Action | Primary Stakeholder(s) |
---|---|
Mandate that all BP devices approved for sale undergo an independent clinical validation study that documents meeting the requirements of an internationally accepted validation standard (ideal state) | Governments, regulatory authorities |
Stipulate clearly the changes made to a predicate (previously validated) device that should trigger re-validation versus when ‘substantial equivalence’ and a ‘letter to file’ claim can be made | Regulatory authorities |
Provide an easily accessible list of marketed devices available in a country or region according to clinical validation status, with links to full-text validation study reports | Governments, regulatory authorities, manufacturers |
Simplify device model nomenclature and avoid unnecessary proliferation of derivative devices or alternative naming of similar models across different regions | Manufacturers |
Amalgamate validated device listings and promote their existence, importance, and use | Professional societies, device listing creators |
Educate clinicians and consumers regarding the importance of clinical validation and provide simple visual tools such as universally identifiable seals or marks of approval that identify a clinically validated device at the point of sale | Governments, regulatory authorities, manufacturers, professional societies, retailers |
Conclusions
Accurate measurement of BP is critically important in determining whether and to what extent a reduction in BP should be prescribed for prevention or management of hypertension.

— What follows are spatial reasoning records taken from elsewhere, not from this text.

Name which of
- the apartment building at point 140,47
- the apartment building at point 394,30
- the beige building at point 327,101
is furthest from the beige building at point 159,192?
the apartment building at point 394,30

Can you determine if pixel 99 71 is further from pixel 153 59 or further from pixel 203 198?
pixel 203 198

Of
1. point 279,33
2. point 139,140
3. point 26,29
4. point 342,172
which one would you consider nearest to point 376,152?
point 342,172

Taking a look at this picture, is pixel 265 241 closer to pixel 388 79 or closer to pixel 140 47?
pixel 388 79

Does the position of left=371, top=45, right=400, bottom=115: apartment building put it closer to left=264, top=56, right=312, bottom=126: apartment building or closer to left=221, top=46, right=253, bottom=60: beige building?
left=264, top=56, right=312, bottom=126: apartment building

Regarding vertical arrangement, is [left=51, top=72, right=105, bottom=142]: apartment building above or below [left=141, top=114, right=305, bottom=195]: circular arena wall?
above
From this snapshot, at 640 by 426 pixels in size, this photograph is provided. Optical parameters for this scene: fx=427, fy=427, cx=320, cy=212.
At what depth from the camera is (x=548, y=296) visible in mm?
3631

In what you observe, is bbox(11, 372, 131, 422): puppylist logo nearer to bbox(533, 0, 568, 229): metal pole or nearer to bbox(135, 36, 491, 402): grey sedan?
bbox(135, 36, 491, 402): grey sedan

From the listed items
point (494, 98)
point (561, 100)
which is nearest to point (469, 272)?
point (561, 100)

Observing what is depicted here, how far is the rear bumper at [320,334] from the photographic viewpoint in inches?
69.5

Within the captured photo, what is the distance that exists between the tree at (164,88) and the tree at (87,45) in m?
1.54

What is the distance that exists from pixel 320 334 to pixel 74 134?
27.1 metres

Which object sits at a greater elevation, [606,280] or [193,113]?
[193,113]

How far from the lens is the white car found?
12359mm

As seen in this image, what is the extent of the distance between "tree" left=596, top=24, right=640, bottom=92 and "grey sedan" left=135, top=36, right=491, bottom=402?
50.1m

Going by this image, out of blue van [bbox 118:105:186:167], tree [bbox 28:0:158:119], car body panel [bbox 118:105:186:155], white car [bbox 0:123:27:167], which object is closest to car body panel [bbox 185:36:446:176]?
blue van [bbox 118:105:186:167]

A core component of BP measurement accuracy is use of a valid recording device. Despite emphasis by professional societies, guideline writing committees, and other interested parties, the available evidence suggests that consumers, and healthcare practitioners are unaware of the importance of BPMD clinical validation. BPMDs that have been validated using an internationally accepted protocol are more accurate than devices that have not been validated. Even relatively small inaccuracies result is substantial misdiagnosis and mistreatment of hypertension. There is urgent need for greater oversight of BPMD marketing, including requirements for validation of devices. Hopefully, collaboration between academic leaders, representatives of BPMD manufacturers, and regulators will ensure that only validated BPMDs are able to be marketed for use in clinical practice and research studies.
-Funding:
Dr. Whelton was supported by a Centers for Research Excellence grant from the National Institute of General Medical Sciences, National Institutes of Health (P20GM109036). Dr. Picone was supported by a Postdoctoral Fellowship (Reference 104774) from the National Heart Foundation of Australia.
-Conflicts of interest:
None for PKW, PD, MKR and XHZ. DSP and JES are consultants for HEARTS in the Americas, an initiative of the Pan American Health Organization. JES is principal investigator of a National Health and Medical Research Council partnership grant (S0026615) that includes a medical technology company that manufactures a central blood pressure monitor. RP is CEO of mmHg Inc., a digital health company and provider of BP telemonitoring software. NRCC reports personal fees from Resolve to Save Lives (RTSL), the Pan American Health Organization and the World Bank, unrelated to the current manuscript content; and serving as an unpaid consultant on dietary sodium and hypertension control for numerous governmental and non-governmental organizations. GP reports honoraria for lectures supported by Omron HealthCare.